Skip to main content

RFC 0037: Github Merging Strategy

Original source: 0037-github-merging-strategy.md

Summary

This RFC proposes changing our git merge strategy from squash to merge commits.

Motivation

We would like for pull-requests (PRs) to merge more quickly and automatically. We would also like to encourage smaller PRs, to reduce the burden on reviewers and to reduce the amount of work that has to be done keeping up with upstream changes in the develop branch.

In addition, we have begun to use GitHub's 'PR chains', where a series of smaller changes can be linked together in a chain, but with each change in its own PR. These allow us to continue to work on larger features even when earlier changes haven't yet been included in the develop branch, and without combining the changes into a single large PR. PR #5093 added support for the ready-to-merge-into-develop label, which automates the process of merging these PR chains correctly.

When multiple PRs modify the same lines of code and one of them is merged into develop, the other will have 'merge conflicts' and will need manual intervention to fix the conflict before it can be merged. We would like to minimise this because

  • PRs with conflicts do not merge automatically
  • the PR process is slowed down by waiting for these manual interventions
  • developer time is wasted in resolving these conflicts.

Our current merge strategy is 'squash and merge', which discards the individually committed changes within each PR. This hampers git's ability to reduce or eliminate merge conflicts by combining the changes from individual commits, unnecessarily creating more merge conflicts to be handled manually.

Given material –

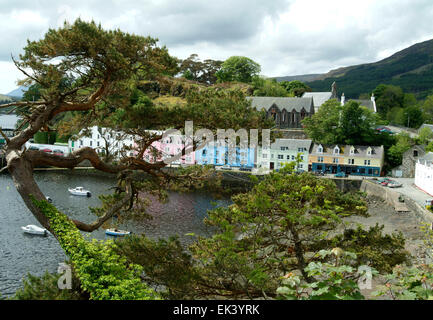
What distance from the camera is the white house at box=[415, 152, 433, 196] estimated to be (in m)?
38.9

Written task –
In the GitHub merging strategy RFC:
1. Which merge strategy does the RFC propose switching to?
2. Which PR added support for the ready-to-merge-into-develop label?
3. What does the current 'squash and merge' strategy discard?
Draw only on the RFC text, not on the listing.

Exercise answer –
1. Merge commits, replacing squash.
2. PR #5093.
3. The individually committed changes within each PR.